───── Dataset records

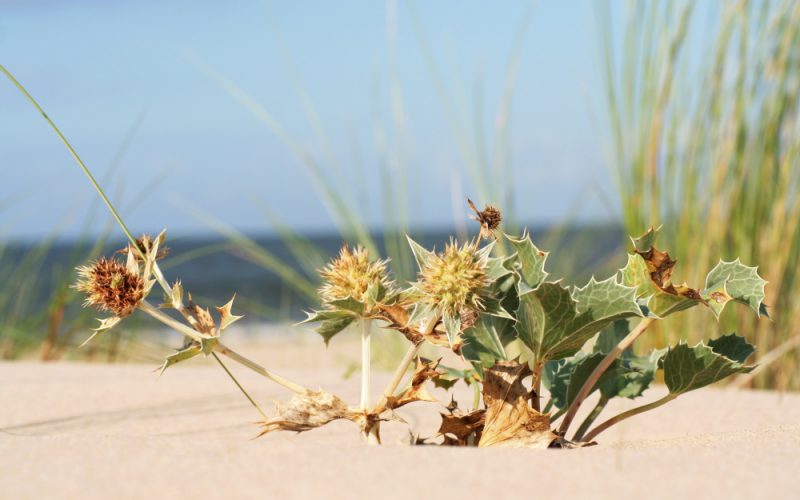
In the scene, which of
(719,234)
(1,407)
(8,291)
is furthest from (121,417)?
(8,291)

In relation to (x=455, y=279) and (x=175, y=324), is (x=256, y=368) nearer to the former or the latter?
(x=175, y=324)

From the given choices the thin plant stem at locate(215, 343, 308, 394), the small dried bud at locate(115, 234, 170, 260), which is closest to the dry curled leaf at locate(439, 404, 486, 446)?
the thin plant stem at locate(215, 343, 308, 394)

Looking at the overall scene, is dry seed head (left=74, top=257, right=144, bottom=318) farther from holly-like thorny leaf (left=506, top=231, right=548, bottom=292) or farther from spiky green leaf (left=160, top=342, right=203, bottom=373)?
holly-like thorny leaf (left=506, top=231, right=548, bottom=292)

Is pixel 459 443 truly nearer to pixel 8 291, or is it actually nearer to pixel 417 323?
pixel 417 323

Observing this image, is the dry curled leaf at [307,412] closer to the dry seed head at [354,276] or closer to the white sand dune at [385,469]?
the white sand dune at [385,469]

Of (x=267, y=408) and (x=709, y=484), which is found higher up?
(x=267, y=408)

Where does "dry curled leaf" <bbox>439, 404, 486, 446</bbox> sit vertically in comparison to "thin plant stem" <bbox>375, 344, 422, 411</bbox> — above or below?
below

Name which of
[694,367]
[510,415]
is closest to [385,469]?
[510,415]
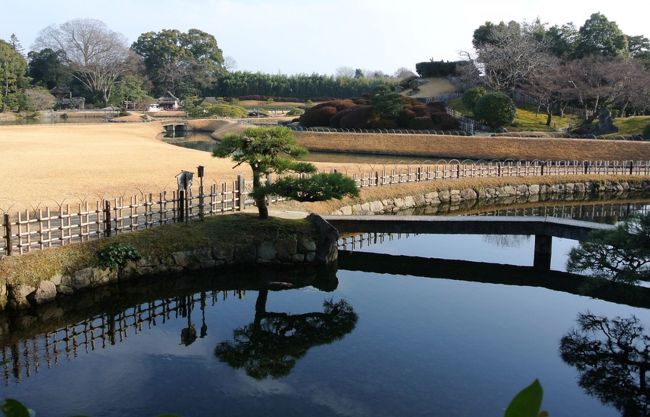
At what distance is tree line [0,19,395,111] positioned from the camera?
8888 cm

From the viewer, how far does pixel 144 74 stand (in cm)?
10294

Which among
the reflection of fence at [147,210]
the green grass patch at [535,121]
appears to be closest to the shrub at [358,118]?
the green grass patch at [535,121]

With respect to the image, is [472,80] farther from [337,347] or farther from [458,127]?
[337,347]

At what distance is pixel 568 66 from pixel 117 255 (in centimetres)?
4905

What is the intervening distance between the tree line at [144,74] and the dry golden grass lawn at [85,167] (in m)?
40.3

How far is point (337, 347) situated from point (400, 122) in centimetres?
4448

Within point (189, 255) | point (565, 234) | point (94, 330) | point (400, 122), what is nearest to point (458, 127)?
point (400, 122)

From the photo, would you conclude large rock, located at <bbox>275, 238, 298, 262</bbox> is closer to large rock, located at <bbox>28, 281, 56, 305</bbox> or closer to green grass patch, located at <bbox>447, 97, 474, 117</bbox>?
large rock, located at <bbox>28, 281, 56, 305</bbox>

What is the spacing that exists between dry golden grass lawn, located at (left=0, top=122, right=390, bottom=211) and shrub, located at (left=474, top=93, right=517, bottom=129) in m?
19.9

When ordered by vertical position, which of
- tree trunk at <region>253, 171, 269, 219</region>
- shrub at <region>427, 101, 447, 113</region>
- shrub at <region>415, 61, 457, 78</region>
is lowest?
tree trunk at <region>253, 171, 269, 219</region>

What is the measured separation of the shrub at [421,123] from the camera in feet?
171

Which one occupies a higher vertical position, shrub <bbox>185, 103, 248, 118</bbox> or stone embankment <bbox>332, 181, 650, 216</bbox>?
shrub <bbox>185, 103, 248, 118</bbox>

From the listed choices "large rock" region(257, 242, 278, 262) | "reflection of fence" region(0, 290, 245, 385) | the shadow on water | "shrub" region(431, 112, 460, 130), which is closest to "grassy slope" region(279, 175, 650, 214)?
"large rock" region(257, 242, 278, 262)

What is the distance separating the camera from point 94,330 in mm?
12289
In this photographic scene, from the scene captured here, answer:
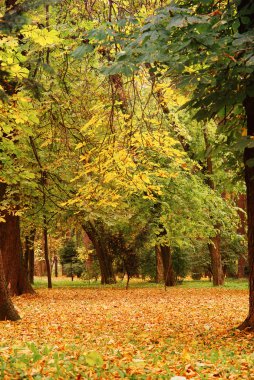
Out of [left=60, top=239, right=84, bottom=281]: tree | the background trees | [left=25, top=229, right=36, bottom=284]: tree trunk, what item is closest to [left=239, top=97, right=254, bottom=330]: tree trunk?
the background trees

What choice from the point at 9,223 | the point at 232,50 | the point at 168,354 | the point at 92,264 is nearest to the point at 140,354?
the point at 168,354

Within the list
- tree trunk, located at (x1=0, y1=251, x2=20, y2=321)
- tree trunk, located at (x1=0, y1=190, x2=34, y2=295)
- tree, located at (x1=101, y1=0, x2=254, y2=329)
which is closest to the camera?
tree, located at (x1=101, y1=0, x2=254, y2=329)

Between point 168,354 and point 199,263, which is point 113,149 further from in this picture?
point 199,263

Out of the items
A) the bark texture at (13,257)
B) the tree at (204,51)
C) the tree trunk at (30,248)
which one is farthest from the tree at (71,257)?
the tree at (204,51)

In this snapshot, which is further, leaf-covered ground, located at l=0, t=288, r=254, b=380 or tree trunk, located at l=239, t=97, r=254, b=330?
tree trunk, located at l=239, t=97, r=254, b=330

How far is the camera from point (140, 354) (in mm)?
6223

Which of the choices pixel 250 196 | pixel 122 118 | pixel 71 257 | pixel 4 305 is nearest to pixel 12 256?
pixel 4 305

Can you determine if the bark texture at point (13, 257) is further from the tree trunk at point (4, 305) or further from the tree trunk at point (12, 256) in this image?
the tree trunk at point (4, 305)

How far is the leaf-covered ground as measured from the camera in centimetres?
475

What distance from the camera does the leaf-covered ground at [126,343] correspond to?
4750 millimetres

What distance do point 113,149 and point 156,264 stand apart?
22.4 metres

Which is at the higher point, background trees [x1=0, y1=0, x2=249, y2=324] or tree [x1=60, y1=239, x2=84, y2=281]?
background trees [x1=0, y1=0, x2=249, y2=324]

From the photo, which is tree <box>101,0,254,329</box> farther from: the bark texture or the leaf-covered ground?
the bark texture

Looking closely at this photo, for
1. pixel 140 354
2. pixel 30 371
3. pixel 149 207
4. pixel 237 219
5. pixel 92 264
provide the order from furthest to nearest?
pixel 92 264, pixel 237 219, pixel 149 207, pixel 140 354, pixel 30 371
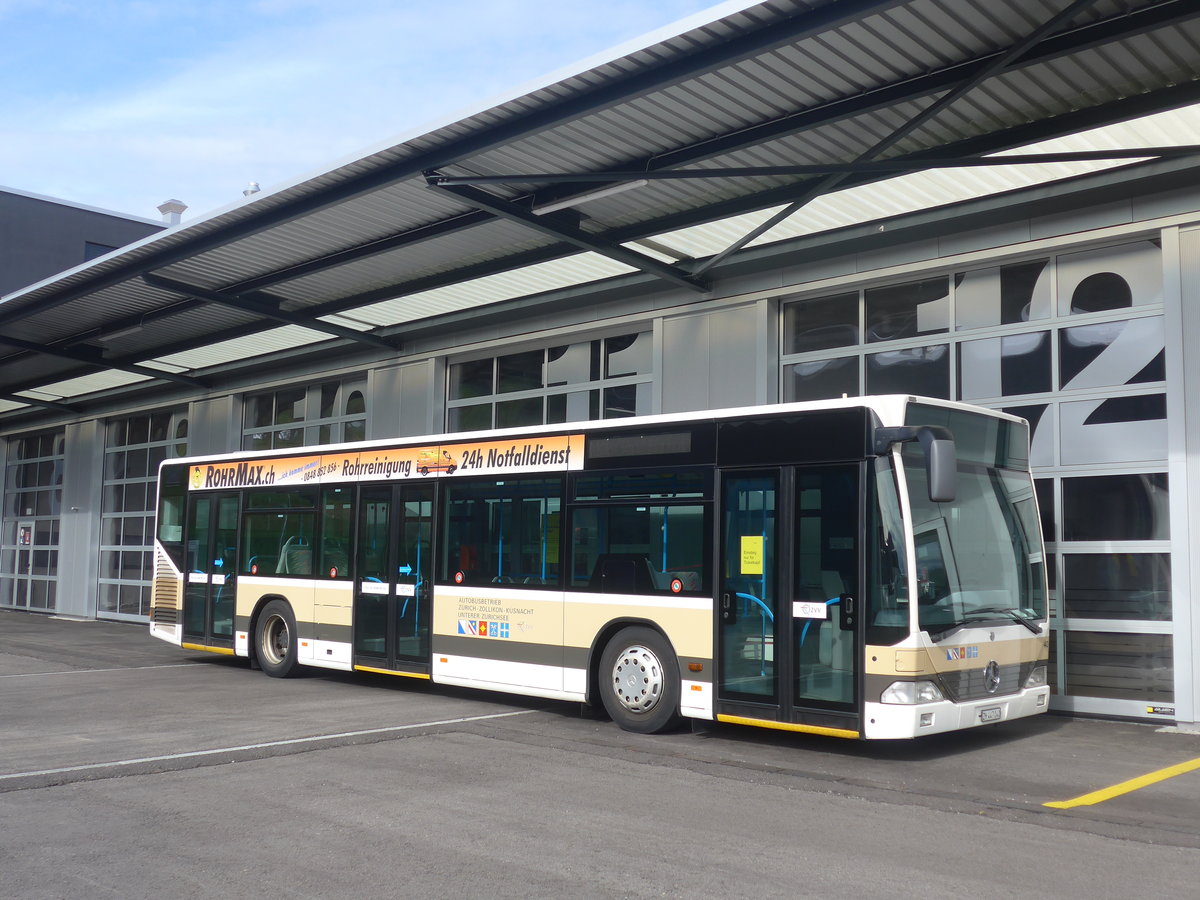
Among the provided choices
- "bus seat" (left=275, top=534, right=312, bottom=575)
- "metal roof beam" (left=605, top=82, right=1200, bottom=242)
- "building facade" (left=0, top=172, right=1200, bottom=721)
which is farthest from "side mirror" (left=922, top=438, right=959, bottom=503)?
"bus seat" (left=275, top=534, right=312, bottom=575)

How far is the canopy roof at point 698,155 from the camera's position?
937 centimetres

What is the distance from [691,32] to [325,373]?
14.3m

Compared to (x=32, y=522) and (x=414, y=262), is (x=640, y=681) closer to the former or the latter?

──────────

◆ Task to complete: Repeat the material verbatim. Do not carry over any picture.

◆ Written answer:
In the scene, which of
(719,234)
(1,407)
(8,291)
is furthest from (121,417)?
(8,291)

In relation to (x=455, y=279) and (x=175, y=324), is (x=256, y=368) nearer to the former or the latter?
(x=175, y=324)

From the given choices the thin plant stem at locate(215, 343, 308, 394), the small dried bud at locate(115, 234, 170, 260), which is closest to the dry curled leaf at locate(439, 404, 486, 446)?
the thin plant stem at locate(215, 343, 308, 394)

Looking at the overall scene, is dry seed head (left=74, top=257, right=144, bottom=318) farther from holly-like thorny leaf (left=506, top=231, right=548, bottom=292) or farther from spiky green leaf (left=160, top=342, right=203, bottom=373)?
holly-like thorny leaf (left=506, top=231, right=548, bottom=292)

Is pixel 459 443 truly nearer to pixel 8 291, or is it actually nearer to pixel 417 323?
pixel 417 323

Observing this image, is the dry curled leaf at [307,412] closer to the dry seed head at [354,276] or closer to the white sand dune at [385,469]?
the white sand dune at [385,469]

Of (x=267, y=408) and (x=709, y=484), which is found higher up?
(x=267, y=408)

Where does "dry curled leaf" <bbox>439, 404, 486, 446</bbox> sit vertically in comparison to "thin plant stem" <bbox>375, 344, 422, 411</bbox> — above or below?
below

Name which of
[694,367]
[510,415]
is closest to [385,469]?
[510,415]
At what distance is tree line [0,19,395,111] positioned from the camera?
8888 cm

From the viewer, how far does pixel 144 74 stand (in cm)?
10294

Which among
the reflection of fence at [147,210]
the green grass patch at [535,121]
appears to be closest to the shrub at [358,118]?
the green grass patch at [535,121]

With respect to the image, is [472,80] farther from [337,347] or farther from [458,127]?
[337,347]

At what distance is pixel 568 66 from pixel 117 255 (in centimetres)?
4905

What is the intervening distance between the tree line at [144,74] and the dry golden grass lawn at [85,167] (in m)?
40.3

How far is point (337, 347) situated from point (400, 122) in centimetres?
4448

Within point (189, 255) | point (565, 234) | point (94, 330) | point (400, 122), what is nearest to point (458, 127)?
point (400, 122)

From the photo, would you conclude large rock, located at <bbox>275, 238, 298, 262</bbox> is closer to large rock, located at <bbox>28, 281, 56, 305</bbox> or closer to green grass patch, located at <bbox>447, 97, 474, 117</bbox>?
large rock, located at <bbox>28, 281, 56, 305</bbox>

What is the spacing that exists between dry golden grass lawn, located at (left=0, top=122, right=390, bottom=211) and shrub, located at (left=474, top=93, right=517, bottom=129) in m?
19.9

When ordered by vertical position, which of
- tree trunk at <region>253, 171, 269, 219</region>
- shrub at <region>427, 101, 447, 113</region>
- shrub at <region>415, 61, 457, 78</region>
is lowest?
tree trunk at <region>253, 171, 269, 219</region>

What is the measured separation of the shrub at [421,123] from the camera in feet?
171

Which one occupies a higher vertical position, shrub <bbox>185, 103, 248, 118</bbox> or stone embankment <bbox>332, 181, 650, 216</bbox>?
shrub <bbox>185, 103, 248, 118</bbox>

From the listed choices "large rock" region(257, 242, 278, 262) | "reflection of fence" region(0, 290, 245, 385) | the shadow on water | "shrub" region(431, 112, 460, 130), which is closest to "grassy slope" region(279, 175, 650, 214)?
"large rock" region(257, 242, 278, 262)

What is the distance separating the camera from point 94,330 in mm?
12289
In this photographic scene, from the scene captured here, answer:
Out of [left=60, top=239, right=84, bottom=281]: tree | the background trees | [left=25, top=229, right=36, bottom=284]: tree trunk, what item is closest to [left=239, top=97, right=254, bottom=330]: tree trunk?
the background trees

What choice from the point at 9,223 | the point at 232,50 | the point at 168,354 | the point at 92,264 is nearest to the point at 140,354?
the point at 168,354

Within the list
- tree trunk, located at (x1=0, y1=251, x2=20, y2=321)
- tree trunk, located at (x1=0, y1=190, x2=34, y2=295)
- tree, located at (x1=101, y1=0, x2=254, y2=329)
which is closest to the camera?
tree, located at (x1=101, y1=0, x2=254, y2=329)

Between point 168,354 and point 199,263, which is point 113,149 further from in this picture?
point 199,263

Out of the items
A) the bark texture at (13,257)
B) the tree at (204,51)
C) the tree trunk at (30,248)
which one is farthest from the tree at (71,257)?
the tree at (204,51)

In this snapshot, which is further, leaf-covered ground, located at l=0, t=288, r=254, b=380 or tree trunk, located at l=239, t=97, r=254, b=330?
tree trunk, located at l=239, t=97, r=254, b=330

How far is the camera from point (140, 354) (in mm)?
6223

Which of the choices pixel 250 196 | pixel 122 118 | pixel 71 257 | pixel 4 305 is nearest to pixel 12 256?
pixel 4 305

Can you determine if the bark texture at point (13, 257) is further from the tree trunk at point (4, 305) or further from the tree trunk at point (12, 256) in this image?
the tree trunk at point (4, 305)

How far is the leaf-covered ground as measured from the camera in centimetres?
475

What distance from the camera does the leaf-covered ground at [126,343] correspond to?
4750 millimetres

What distance do point 113,149 and point 156,264 stand apart?
22.4 metres

Which is at the higher point, background trees [x1=0, y1=0, x2=249, y2=324] or tree [x1=60, y1=239, x2=84, y2=281]?
background trees [x1=0, y1=0, x2=249, y2=324]

From the photo, which is tree <box>101,0,254,329</box> farther from: the bark texture or the leaf-covered ground?
the bark texture

Looking closely at this photo, for
1. pixel 140 354
2. pixel 30 371
3. pixel 149 207
4. pixel 237 219
5. pixel 92 264
provide the order from furthest to nearest?
pixel 92 264, pixel 237 219, pixel 149 207, pixel 140 354, pixel 30 371
Among the provided choices
- "bus seat" (left=275, top=534, right=312, bottom=575)
- "metal roof beam" (left=605, top=82, right=1200, bottom=242)
- "building facade" (left=0, top=172, right=1200, bottom=721)
which is farthest from "side mirror" (left=922, top=438, right=959, bottom=503)?
"bus seat" (left=275, top=534, right=312, bottom=575)

How far is the canopy roof at point 698,155 from the camera's position?
937 centimetres

What is the distance from [691,32] to [325,373]?
14.3m

Compared to (x=32, y=522) and (x=414, y=262), is (x=640, y=681) closer to the former or the latter?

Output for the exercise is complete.